Whether we underpaid the transport drivers or not they were always happy as they were really glad to just have the work. They were good with the kids and were always quite chatty and helpful with unpacking and/or packing the car. This was brought home to me when we arrived home in Adelaide and our taxi driver sat in his seat while we got all our luggage out. Perhaps if we’d tipped him he would have helped but I really noticed that he didn’t offer to help.
The other main mode of transport in Bali is the motorbike or scooter. It’s cheaper to run and takes less time to get from A to B in heavy traffic because heavy traffic it is. Even though the main roads have their lanes marked there is no regard for this whatsoever. Where there should only be two lanes of traffic there were three lanes of cars and scooters zipping inbetween and around cars when they could. We saw some westerners riding scooters but for the short time we were there I didn’t get on a bike at all.
Unfortunately we witnessed a tragic accident on the way home from celebrating my son’s birthday at Waterbom Park one afternoon. The traffic had been flowing fairly well until it noticeably slowed down. I looked out the window up ahead and saw two bodies lying on the road. Lots of people were standing around looking and the bodies weren’t moving. We diverted the kids eyes and drove slowly past. Two people, probably riding a scooter, had been clipped by a passing car (which we saw ahead) and I gathered that they’d also been run over. It was an awful end to what had been a pretty good day for us, but it was obviously worse for these two people and their families.

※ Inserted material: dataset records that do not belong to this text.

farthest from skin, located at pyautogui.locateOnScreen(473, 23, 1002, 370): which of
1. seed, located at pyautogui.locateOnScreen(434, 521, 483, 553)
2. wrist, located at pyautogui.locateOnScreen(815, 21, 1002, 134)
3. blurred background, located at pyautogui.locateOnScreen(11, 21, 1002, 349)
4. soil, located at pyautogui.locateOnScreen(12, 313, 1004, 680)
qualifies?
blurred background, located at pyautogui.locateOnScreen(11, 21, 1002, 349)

Even though the traffic is chaos I didn’t have my foot on an imaginary brake the whole time I was in a car because everyone seems to know what’s going on. It always freaked me out to see scooters pull out into oncoming traffic without looking though. Our drivers usually honked their horn if they thought someone ahead should know that someone was coming up close behind them but generally it seemed to be a rule of give way to what’s ahead of you and don’t drive too fast. I didn’t see any evidence of road rage at all. I think everyone who is a road rage perpetrator should be sent to drive in a country like this to see how existing on a road with other people can work.
I’ll never forget coming home from the Bali Safari and Marine Park. It was dusk and it must have been around knock off time. Lots of people were trying to cross the road that we were driving on and we noticed one woman riding a scooter with a huge load on her head that she managed to balance while getting across the really busy road. It’s amazing what scooters can carry – people’s livliehoods and their whole families (often without wearing helmets).